[Work instruction]:
Please restate exactly the lines of the data below, beginning with the line containing "common name: mountain lion" and ending with the last line.

[Available records]:
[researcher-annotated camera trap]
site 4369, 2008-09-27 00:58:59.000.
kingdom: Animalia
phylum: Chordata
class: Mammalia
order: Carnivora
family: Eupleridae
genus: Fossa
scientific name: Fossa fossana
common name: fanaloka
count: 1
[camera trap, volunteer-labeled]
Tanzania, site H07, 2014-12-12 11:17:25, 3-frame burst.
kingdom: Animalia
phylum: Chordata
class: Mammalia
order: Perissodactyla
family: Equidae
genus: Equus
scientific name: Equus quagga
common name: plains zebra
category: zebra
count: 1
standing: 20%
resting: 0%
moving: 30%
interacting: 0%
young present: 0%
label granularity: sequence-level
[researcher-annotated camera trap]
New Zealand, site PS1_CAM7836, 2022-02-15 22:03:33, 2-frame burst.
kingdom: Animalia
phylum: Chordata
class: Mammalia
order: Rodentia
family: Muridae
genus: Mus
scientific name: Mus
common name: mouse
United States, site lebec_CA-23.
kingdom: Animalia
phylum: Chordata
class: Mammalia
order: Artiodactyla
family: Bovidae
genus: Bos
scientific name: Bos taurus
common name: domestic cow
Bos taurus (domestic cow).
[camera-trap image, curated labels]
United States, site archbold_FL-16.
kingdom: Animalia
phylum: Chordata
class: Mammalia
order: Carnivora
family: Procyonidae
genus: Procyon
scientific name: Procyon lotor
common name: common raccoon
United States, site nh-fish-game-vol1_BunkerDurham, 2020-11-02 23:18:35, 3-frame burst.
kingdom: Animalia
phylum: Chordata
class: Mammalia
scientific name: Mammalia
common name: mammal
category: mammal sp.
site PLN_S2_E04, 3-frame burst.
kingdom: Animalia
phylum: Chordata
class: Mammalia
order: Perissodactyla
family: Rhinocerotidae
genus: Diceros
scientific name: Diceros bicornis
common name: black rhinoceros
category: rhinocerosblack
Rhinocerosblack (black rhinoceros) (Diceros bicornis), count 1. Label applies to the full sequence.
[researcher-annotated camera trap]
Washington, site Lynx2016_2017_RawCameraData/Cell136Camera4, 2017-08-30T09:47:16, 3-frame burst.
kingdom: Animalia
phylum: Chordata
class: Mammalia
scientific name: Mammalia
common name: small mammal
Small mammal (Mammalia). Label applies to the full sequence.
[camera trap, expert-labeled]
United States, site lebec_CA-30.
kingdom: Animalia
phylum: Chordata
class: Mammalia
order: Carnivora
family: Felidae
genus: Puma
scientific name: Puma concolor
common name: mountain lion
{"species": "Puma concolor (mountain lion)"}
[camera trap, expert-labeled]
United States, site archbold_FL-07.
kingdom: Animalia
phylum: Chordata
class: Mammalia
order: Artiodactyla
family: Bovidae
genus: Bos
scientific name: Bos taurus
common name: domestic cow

[Response for this exercise]:
common name: mountain lion
{"species": "Puma concolor (mountain lion)"}
[camera trap, expert-labeled]
United States, site archbold_FL-07.
kingdom: Animalia
phylum: Chordata
class: Mammalia
order: Artiodactyla
family: Bovidae
genus: Bos
scientific name: Bos taurus
common name: domestic cow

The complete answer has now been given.